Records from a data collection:
+--

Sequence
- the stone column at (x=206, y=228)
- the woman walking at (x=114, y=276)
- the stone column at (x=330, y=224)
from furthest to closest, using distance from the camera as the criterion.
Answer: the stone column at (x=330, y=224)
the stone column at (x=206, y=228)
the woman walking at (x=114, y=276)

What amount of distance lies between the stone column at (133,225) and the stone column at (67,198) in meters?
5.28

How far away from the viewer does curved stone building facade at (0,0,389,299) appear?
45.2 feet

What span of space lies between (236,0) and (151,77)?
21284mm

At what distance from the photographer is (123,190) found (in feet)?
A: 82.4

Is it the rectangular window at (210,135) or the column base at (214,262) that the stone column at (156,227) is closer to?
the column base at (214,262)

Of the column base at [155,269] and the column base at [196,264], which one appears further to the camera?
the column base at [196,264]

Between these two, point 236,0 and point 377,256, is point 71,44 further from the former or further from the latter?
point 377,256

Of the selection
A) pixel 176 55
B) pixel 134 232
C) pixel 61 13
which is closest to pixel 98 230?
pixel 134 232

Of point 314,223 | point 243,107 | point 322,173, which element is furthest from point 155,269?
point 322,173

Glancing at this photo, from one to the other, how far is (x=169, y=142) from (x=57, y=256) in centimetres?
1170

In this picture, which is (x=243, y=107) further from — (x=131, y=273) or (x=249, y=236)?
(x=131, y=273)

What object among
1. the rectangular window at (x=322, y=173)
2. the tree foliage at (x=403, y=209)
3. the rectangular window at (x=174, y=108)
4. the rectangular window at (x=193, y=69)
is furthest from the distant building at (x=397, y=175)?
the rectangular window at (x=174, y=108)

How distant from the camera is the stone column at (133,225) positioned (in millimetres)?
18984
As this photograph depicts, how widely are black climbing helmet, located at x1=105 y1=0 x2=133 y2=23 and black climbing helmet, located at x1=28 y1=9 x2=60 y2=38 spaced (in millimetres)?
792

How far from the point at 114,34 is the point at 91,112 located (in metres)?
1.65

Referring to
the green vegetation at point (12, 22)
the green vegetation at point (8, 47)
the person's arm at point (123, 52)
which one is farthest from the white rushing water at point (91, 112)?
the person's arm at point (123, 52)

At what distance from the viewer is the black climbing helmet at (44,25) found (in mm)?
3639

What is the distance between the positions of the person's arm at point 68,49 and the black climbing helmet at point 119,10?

+--

All of the lines above need to be given again exactly.

Sequence
- the stone column at (x=206, y=228)
- the woman walking at (x=114, y=276)
- the stone column at (x=330, y=224)
from furthest to closest, using distance from the camera as the criterion.
Answer: the stone column at (x=330, y=224)
the stone column at (x=206, y=228)
the woman walking at (x=114, y=276)

What amount of distance lies between the stone column at (133,225) and the stone column at (67,198) in meters?
5.28

How far away from the viewer does curved stone building facade at (0,0,389,299) appear?
45.2 feet

What span of space lies between (236,0) and (151,77)?
21284mm

At what distance from the photographer is (123,190) found (in feet)?
A: 82.4

Is it the rectangular window at (210,135) or the column base at (214,262) that the stone column at (156,227) is closer to?
the column base at (214,262)

Of the column base at [155,269] and the column base at [196,264], which one appears further to the camera?
the column base at [196,264]

Between these two, point 236,0 and point 377,256, is point 71,44 further from the former or further from the latter?
point 377,256

Of the selection
A) pixel 176 55
B) pixel 134 232
C) pixel 61 13
which is closest to pixel 98 230?
pixel 134 232

Of point 314,223 | point 243,107 | point 322,173, which element is furthest from point 155,269?
point 322,173

Glancing at this photo, from one to the other, how far is (x=169, y=142) from (x=57, y=256) in centimetres?
1170

In this picture, which is (x=243, y=107) further from — (x=131, y=273) or (x=249, y=236)?
(x=131, y=273)

What object among
1. the rectangular window at (x=322, y=173)
2. the tree foliage at (x=403, y=209)
3. the rectangular window at (x=174, y=108)
4. the rectangular window at (x=193, y=69)
is furthest from the distant building at (x=397, y=175)?
the rectangular window at (x=174, y=108)

How distant from the camera is the stone column at (133,225) positioned (in millimetres)?
18984
As this photograph depicts, how widely are black climbing helmet, located at x1=105 y1=0 x2=133 y2=23 and black climbing helmet, located at x1=28 y1=9 x2=60 y2=38 spaced (in millimetres)?
792

How far from the point at 114,34 is the point at 91,112 located (in metres)?
1.65

Referring to
the green vegetation at point (12, 22)
the green vegetation at point (8, 47)
the person's arm at point (123, 52)
which one is farthest from the white rushing water at point (91, 112)?
the person's arm at point (123, 52)

At what distance from the viewer is the black climbing helmet at (44,25) found (in mm)?
3639

What is the distance between the positions of the person's arm at point 68,49 and the black climbing helmet at point 119,10?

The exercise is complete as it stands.